- **Task goal**: Copy out the text of every record below word for word, without the pictures.

Spatial relation records:
==========

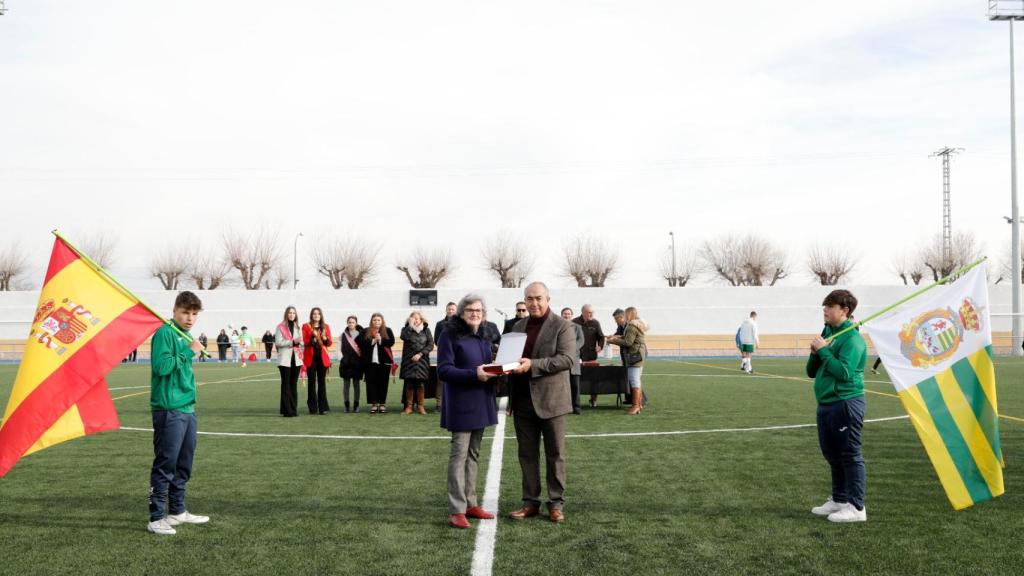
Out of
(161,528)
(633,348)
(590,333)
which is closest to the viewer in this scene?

==========

- **Answer to this task**:
Out of
(161,528)
(633,348)
(590,333)
which is closest to the viewer in this scene?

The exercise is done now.